General Motors (GM) recently chose the Tonawanda Engine plant to invest $400 million to produce a new generation of fuel efficient small block truck and car engines. The announcement was vital to Western New York’s automobile industry and to New York manufacturing as a whole, and demonstrates GM’s confidence in New York State. Also in 2010, GM announced that the company would invest $425 million to retrofit Tonawanda Powertrain to manufacture the new 2.0L and 2.5L Ecotec engines, retaining 470 jobs at the plant and countless jobs at local businesses and suppliers. Together, these announcements position the plant as a leader in GM’s transformed product portfolio.

GlobalFoundries is the world’s first full-service semiconductor foundry with a truly global manufacturing and technology footprint. It provides a unique combination of advanced technology, manufacturing excellence and global operations. After a worldwide search, GlobalFoundries chose New York’s Capital District as the location to establish its Fab 8 microprocessor fabricating facility. GlobalFoundries is the largest private-public investment in the history of New York State and the largest capital investment in the country. GF invested $4.2 billion in the Fab 8 plant in Saratoga County and will create approximately 1,400 new, direct semiconductor manufacturing jobs and approximately 5,000 new, indirect jobs in the region. It expected to begin production of the 300mm wafer at 28 nanometer node, a product two generations ahead of the current cutting edge 45 nanometer chip.

Dresser-Rand recently invested $9.6 million in its Olean, New York, operations to increase the R&D capacity at the facility. This investment will accommodate additional work by Dresser-Rand to develop cutting-edge supersonic compressor technology, as part of the company’s investment in Ramgen Power Systems, LLC. As a result, 787 jobs will be retained at the Olean manufacturing facility, with an additional 50 new high-paying jobs being created.
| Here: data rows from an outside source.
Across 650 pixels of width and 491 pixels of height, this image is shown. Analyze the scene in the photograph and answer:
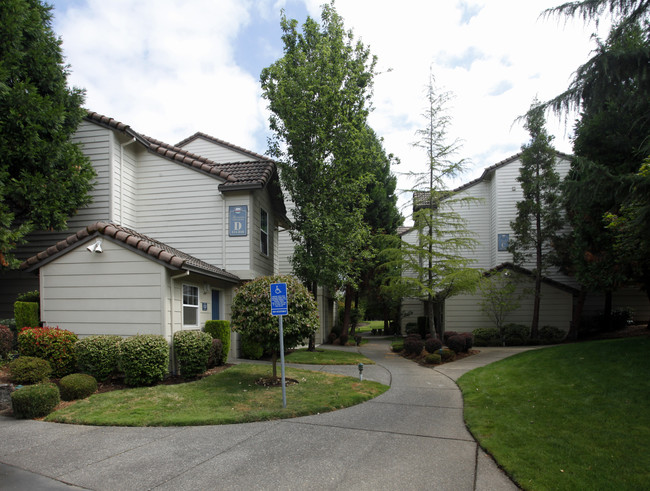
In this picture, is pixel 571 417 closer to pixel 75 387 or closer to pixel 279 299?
pixel 279 299

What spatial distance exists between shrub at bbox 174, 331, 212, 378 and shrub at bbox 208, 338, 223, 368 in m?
1.02

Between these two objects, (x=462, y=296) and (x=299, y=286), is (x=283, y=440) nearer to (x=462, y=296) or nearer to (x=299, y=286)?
(x=299, y=286)

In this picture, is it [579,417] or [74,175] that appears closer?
[579,417]

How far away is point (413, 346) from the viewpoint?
16.7 metres

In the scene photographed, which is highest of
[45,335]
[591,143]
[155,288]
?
[591,143]

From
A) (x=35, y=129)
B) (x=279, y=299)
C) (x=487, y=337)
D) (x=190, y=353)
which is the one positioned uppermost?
(x=35, y=129)

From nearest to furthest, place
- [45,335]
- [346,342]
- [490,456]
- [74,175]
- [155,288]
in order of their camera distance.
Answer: [490,456], [45,335], [155,288], [74,175], [346,342]

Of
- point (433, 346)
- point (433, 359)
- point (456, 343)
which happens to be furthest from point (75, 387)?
point (456, 343)

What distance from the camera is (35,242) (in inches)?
539

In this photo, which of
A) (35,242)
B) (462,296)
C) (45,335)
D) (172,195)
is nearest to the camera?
(45,335)

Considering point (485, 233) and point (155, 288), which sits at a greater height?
point (485, 233)

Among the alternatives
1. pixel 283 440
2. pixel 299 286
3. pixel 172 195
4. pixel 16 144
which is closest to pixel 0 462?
pixel 283 440

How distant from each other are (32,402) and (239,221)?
834 centimetres

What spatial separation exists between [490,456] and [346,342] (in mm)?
18686
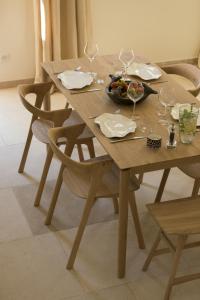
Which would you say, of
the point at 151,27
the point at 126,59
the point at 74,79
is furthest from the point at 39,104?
the point at 151,27

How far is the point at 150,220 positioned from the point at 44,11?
7.65 feet

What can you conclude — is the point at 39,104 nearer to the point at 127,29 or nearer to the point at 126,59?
the point at 126,59

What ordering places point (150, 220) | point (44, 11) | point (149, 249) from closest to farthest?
point (149, 249) → point (150, 220) → point (44, 11)

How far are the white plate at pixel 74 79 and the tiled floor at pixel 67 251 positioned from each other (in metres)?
0.73

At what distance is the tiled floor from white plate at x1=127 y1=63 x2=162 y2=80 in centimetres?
75

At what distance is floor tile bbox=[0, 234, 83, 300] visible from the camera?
2838mm

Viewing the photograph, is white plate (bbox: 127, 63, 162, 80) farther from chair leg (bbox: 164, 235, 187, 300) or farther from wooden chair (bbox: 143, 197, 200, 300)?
chair leg (bbox: 164, 235, 187, 300)

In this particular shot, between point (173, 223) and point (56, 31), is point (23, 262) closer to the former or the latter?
point (173, 223)

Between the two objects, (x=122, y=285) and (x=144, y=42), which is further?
(x=144, y=42)

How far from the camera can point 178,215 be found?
8.73ft

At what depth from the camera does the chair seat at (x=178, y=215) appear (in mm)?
2559

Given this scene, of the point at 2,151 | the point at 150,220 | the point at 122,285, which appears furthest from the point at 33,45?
the point at 122,285

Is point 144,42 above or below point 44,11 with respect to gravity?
below

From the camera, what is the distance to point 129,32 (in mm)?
5379
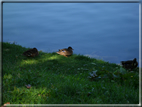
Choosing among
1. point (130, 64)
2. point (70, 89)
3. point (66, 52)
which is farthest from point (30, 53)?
point (130, 64)

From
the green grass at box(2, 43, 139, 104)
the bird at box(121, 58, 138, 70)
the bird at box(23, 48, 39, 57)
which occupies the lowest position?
the green grass at box(2, 43, 139, 104)

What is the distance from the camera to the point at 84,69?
5695 millimetres

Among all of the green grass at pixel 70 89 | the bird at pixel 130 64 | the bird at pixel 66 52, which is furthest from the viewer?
the bird at pixel 66 52

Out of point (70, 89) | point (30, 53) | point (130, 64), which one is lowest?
point (70, 89)

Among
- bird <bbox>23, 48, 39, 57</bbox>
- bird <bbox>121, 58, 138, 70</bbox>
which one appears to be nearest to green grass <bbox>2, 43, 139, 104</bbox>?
bird <bbox>23, 48, 39, 57</bbox>

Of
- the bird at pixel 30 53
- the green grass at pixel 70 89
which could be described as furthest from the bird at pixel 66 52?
the green grass at pixel 70 89

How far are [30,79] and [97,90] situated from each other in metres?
1.66

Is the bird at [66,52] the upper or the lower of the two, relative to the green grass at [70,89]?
upper

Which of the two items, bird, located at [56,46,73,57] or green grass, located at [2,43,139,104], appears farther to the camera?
bird, located at [56,46,73,57]

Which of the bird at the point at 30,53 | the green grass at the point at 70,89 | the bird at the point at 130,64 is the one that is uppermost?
the bird at the point at 30,53

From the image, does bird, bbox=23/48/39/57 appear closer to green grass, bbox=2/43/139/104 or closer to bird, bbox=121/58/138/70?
green grass, bbox=2/43/139/104

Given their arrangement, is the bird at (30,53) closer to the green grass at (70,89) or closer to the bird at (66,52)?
the bird at (66,52)

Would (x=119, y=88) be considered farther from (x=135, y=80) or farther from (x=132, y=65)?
(x=132, y=65)

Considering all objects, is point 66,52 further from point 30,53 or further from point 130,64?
point 130,64
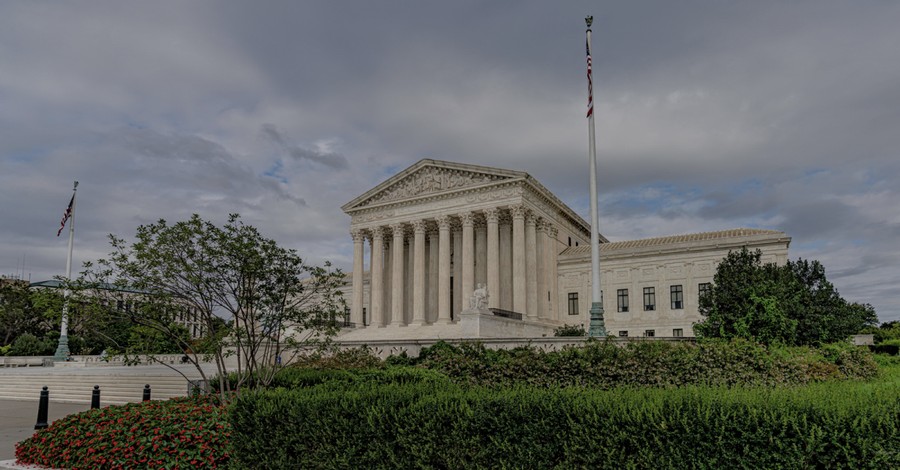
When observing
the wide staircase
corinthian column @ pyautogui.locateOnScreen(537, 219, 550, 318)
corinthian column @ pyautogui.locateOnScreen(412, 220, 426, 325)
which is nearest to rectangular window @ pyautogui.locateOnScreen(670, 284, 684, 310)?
corinthian column @ pyautogui.locateOnScreen(537, 219, 550, 318)

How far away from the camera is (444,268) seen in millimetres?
55000

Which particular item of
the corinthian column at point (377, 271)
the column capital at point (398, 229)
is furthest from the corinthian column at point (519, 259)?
the corinthian column at point (377, 271)

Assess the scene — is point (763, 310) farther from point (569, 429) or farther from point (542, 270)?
point (542, 270)

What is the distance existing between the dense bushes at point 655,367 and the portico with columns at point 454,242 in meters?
35.4

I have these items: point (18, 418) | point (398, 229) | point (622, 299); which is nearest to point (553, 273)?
point (622, 299)

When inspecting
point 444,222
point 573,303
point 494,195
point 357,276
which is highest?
point 494,195

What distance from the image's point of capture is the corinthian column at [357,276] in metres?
59.4

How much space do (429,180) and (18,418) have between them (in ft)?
130

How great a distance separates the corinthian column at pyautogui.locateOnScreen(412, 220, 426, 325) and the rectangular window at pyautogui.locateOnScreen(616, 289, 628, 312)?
17.9 meters

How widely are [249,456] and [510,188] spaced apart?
45.1 meters

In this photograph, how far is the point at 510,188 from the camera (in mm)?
52781

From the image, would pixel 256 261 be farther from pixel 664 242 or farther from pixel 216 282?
pixel 664 242

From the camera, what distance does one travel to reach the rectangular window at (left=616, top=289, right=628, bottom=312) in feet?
186

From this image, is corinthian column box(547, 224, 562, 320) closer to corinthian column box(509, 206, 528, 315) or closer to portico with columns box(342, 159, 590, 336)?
portico with columns box(342, 159, 590, 336)
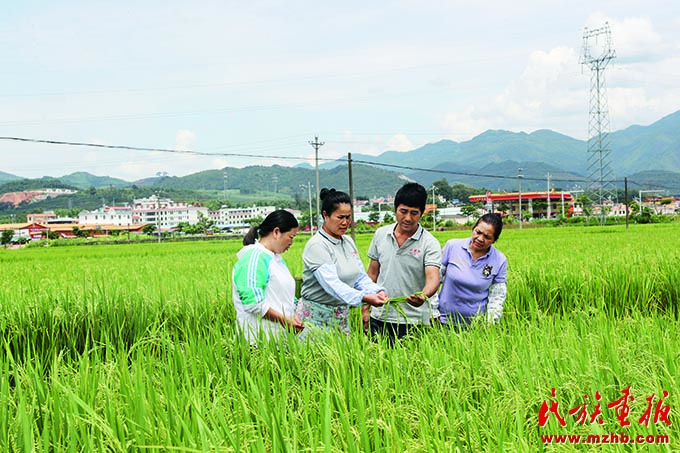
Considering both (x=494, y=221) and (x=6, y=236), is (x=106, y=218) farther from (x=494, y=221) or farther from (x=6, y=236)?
(x=494, y=221)

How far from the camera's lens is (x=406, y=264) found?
3.74 meters

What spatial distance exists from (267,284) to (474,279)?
54.1 inches

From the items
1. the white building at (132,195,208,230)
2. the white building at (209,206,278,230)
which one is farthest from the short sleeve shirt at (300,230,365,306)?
the white building at (209,206,278,230)

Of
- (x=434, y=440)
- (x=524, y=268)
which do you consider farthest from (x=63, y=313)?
(x=524, y=268)

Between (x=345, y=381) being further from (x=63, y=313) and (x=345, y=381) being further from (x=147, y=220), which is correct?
(x=147, y=220)

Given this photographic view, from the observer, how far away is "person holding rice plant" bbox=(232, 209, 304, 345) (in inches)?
123

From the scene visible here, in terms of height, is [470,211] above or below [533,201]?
below

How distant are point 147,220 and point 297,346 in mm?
138970

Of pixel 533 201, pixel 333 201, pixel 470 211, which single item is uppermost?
pixel 333 201

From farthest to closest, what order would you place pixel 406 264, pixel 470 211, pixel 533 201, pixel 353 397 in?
1. pixel 533 201
2. pixel 470 211
3. pixel 406 264
4. pixel 353 397

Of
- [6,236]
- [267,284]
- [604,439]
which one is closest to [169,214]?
[6,236]

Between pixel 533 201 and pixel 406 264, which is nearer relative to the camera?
pixel 406 264

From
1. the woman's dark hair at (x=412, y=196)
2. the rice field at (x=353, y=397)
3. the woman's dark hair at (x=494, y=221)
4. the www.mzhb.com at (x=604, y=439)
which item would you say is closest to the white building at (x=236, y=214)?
the woman's dark hair at (x=494, y=221)

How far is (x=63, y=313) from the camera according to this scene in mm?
4766
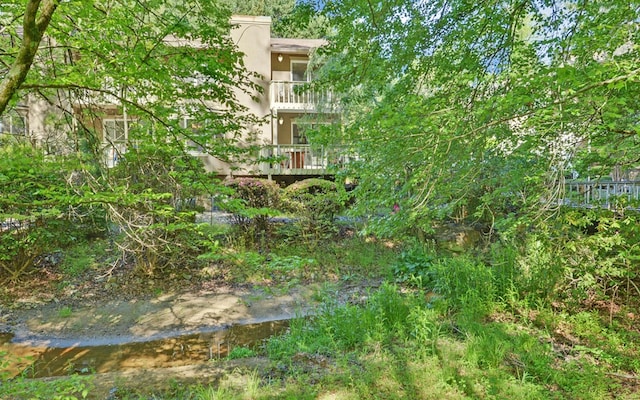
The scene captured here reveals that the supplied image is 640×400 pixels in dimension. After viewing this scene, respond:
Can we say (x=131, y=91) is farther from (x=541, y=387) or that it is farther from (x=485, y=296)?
(x=485, y=296)

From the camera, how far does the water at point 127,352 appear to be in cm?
454

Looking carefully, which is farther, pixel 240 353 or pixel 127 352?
pixel 127 352

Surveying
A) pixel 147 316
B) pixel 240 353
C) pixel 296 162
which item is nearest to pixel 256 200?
pixel 147 316

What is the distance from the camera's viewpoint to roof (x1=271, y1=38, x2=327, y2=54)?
1487cm

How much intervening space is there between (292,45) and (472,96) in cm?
1268

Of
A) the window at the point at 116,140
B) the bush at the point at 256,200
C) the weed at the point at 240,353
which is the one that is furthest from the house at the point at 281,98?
the weed at the point at 240,353

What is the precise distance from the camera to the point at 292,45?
15281 mm

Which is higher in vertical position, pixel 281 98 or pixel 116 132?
pixel 281 98

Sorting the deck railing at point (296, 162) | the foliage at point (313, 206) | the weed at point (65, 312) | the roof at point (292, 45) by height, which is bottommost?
the weed at point (65, 312)

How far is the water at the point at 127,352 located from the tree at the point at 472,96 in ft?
8.96

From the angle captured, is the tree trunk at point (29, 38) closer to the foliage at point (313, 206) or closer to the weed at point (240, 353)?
the weed at point (240, 353)

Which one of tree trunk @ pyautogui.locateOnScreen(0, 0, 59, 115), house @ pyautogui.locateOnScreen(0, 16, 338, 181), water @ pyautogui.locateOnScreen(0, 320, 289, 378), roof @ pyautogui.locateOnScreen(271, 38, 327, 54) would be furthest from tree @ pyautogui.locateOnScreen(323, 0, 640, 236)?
roof @ pyautogui.locateOnScreen(271, 38, 327, 54)

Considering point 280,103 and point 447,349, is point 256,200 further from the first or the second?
point 280,103

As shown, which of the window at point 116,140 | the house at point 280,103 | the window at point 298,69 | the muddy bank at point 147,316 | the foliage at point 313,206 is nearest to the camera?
the window at point 116,140
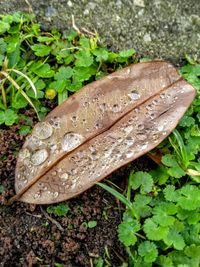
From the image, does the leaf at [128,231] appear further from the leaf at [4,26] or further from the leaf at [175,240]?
the leaf at [4,26]

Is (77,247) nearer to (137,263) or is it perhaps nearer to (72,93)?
(137,263)

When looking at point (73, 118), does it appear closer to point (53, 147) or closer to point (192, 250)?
point (53, 147)

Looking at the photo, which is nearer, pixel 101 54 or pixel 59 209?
pixel 59 209

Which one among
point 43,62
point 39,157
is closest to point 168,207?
point 39,157

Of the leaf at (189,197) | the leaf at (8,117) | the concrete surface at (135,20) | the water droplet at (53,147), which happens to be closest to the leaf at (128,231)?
the leaf at (189,197)

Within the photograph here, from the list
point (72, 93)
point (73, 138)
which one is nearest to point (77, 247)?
point (73, 138)
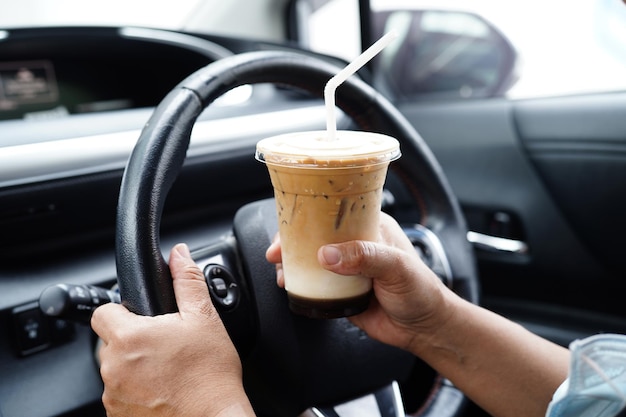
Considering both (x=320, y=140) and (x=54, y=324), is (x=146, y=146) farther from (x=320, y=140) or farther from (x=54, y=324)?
(x=54, y=324)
When Governor Andrew Cuomo took office in January 2011, he recognized that the first step toward growing New York’s manufacturing sector is lifting burdensome taxes and regulations that hinder the industry. As such, he has made it a priority to enact business-friendly policies at the state level that encourage growth, such as implementing a 2 percent property tax cap, reducing state mandates, creating the new Recharge NY power program and utilizing our universities to encourage public-private partnerships. These initiatives, as well as others the governor has planned, will make the state more business friendly and create much-needed jobs in New York. New York State’s tremendous human capital and resources, along with a business climate that is increasingly becoming more conducive to fostering economic development, gives the state the potential to regain its status as a global manufacturing hub.